The handsome silver tankard owned by Sarah Jansen de Rapelje is here shown. She was the first child of European parents born in New Netherland. The tankard was a wedding gift from her husband, and a Dutch wedding scene is graven on the lid.

There was a great desire for glass, a rare novelty to many persons at the date of colonization. The English were less familiar with its use than settlers who came from Continental Europe. The establishment of glass factories was attempted in early days in several places, chiefly to manufacture sheet-glass, but with slight success. Little glass was owned in the shape of drinking-vessels, none used generally on the table, I think, during the first few years. Glass bottles were certainly a great rarity, and were bequeathed with special mention in wills, and they are the only form of glass vessel named. The earliest glass for table use was greenish in color, like coarse bottle glass, and poor in quality, sometimes decorated in crude designs in a few colors. Bristol glass, in the shape of mugs and plates, was next seen. It was opaque, a milky white color, and was coarsely decorated with vitrifiable colors in a few lines of red, green, yellow, or black, occasionally with initials, dates, or Scriptural references.

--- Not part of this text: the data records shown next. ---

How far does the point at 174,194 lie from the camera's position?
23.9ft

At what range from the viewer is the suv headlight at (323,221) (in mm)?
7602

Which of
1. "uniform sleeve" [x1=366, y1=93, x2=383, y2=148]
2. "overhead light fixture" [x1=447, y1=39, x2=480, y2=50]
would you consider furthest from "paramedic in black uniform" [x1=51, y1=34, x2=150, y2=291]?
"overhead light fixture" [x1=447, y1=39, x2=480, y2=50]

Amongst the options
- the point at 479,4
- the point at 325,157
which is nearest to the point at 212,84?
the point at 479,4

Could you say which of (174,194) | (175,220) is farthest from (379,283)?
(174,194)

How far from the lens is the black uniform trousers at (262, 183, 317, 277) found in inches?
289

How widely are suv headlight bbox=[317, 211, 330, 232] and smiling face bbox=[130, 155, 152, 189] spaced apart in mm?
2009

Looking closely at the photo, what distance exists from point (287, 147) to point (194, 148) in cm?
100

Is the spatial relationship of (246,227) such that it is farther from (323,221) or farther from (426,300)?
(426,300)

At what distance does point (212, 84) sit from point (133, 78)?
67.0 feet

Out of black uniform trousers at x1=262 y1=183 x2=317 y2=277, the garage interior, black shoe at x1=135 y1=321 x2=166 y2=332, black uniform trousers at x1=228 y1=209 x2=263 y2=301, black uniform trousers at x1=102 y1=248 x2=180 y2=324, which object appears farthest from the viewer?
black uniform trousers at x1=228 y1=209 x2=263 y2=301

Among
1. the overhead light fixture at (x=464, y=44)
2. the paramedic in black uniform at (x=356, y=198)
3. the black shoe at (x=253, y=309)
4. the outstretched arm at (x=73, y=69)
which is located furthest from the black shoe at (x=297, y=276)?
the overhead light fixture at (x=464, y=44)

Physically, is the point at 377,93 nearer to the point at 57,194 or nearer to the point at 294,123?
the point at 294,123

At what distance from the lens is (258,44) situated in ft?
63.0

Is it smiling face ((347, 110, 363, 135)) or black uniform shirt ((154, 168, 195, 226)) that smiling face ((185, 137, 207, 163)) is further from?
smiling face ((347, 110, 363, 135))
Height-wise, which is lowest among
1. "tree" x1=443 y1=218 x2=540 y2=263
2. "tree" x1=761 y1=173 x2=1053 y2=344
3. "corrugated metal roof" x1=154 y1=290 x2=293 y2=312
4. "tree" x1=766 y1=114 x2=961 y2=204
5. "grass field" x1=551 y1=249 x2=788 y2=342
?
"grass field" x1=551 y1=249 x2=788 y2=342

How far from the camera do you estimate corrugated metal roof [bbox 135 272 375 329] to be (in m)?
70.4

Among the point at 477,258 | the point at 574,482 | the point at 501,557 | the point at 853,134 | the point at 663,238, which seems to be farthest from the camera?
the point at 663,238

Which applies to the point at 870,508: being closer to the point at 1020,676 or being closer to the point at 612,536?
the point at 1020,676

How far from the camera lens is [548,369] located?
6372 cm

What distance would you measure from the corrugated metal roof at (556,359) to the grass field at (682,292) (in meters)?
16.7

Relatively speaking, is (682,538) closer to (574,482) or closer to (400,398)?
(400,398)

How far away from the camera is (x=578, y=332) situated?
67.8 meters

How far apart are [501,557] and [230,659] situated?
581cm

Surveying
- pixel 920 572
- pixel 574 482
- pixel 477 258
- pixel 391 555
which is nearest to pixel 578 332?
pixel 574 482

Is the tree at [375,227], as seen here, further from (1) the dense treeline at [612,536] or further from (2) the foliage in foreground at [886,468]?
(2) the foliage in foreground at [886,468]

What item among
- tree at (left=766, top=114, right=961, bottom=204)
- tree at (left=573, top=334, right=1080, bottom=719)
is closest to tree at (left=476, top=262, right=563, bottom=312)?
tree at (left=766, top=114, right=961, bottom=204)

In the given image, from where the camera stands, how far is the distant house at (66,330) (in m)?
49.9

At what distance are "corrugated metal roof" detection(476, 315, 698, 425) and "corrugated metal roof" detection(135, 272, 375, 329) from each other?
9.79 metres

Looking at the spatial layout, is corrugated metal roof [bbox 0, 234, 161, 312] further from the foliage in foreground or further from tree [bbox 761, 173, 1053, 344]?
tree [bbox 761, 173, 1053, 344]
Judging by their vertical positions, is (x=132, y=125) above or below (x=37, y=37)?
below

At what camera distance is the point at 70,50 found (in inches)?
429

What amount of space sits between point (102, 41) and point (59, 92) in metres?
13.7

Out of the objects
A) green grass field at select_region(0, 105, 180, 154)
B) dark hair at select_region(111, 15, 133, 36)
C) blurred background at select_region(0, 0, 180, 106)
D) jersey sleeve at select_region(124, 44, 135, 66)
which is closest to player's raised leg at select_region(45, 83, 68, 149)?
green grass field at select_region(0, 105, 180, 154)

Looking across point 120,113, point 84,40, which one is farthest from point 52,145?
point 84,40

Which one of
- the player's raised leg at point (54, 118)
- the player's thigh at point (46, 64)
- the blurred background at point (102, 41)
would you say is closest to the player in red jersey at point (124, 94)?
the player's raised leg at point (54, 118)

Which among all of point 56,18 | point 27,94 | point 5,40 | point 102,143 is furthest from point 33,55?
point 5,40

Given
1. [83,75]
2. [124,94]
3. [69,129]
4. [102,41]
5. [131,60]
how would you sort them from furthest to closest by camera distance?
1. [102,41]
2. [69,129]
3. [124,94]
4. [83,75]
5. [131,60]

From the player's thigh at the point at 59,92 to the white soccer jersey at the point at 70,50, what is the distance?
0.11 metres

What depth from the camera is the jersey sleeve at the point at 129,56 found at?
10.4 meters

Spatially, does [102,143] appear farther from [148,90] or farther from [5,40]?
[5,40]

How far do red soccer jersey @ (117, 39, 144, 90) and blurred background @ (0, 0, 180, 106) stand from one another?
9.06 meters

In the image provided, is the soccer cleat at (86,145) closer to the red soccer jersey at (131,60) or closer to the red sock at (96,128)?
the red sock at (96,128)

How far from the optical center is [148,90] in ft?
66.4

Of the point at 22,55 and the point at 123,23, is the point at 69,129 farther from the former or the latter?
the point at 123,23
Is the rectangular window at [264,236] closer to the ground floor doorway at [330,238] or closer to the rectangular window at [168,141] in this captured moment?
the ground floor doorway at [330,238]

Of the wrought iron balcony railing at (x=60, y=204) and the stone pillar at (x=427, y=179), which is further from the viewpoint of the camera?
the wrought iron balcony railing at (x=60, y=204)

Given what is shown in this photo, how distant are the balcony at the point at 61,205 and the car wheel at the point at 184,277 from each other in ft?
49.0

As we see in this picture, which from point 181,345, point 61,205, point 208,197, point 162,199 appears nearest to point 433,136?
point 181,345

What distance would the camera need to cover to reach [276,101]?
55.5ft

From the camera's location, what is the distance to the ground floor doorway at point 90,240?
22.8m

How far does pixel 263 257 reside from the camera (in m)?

Though shapes were varied, and the number was generally plentiful, there was no attempt made to give separate drinking-cups of any kind to each individual at the table. Blissfully ignorant of the existence or presence of microbes, germs, and bacteria, our sturdy and unsqueamish forbears drank contentedly in succession from a single vessel, which was passed from hand to hand, and lip to lip, around the board. Even when tumbler-shaped glasses were seen in many houses,—flip-glasses, they were called,—they were of communal size,—some held a gallon,—and all drank from the same glass. The great punch-bowl, not a very handy vessel to handle when filled with punch, was passed up and down as freely as though it were a loving-cup, and all drank from its brim. At college tables, and even at tavern boards, where table neighbors might be strangers, the flowing bowl and foaming tankard was passed serenely from one to another, and replenished to pass again.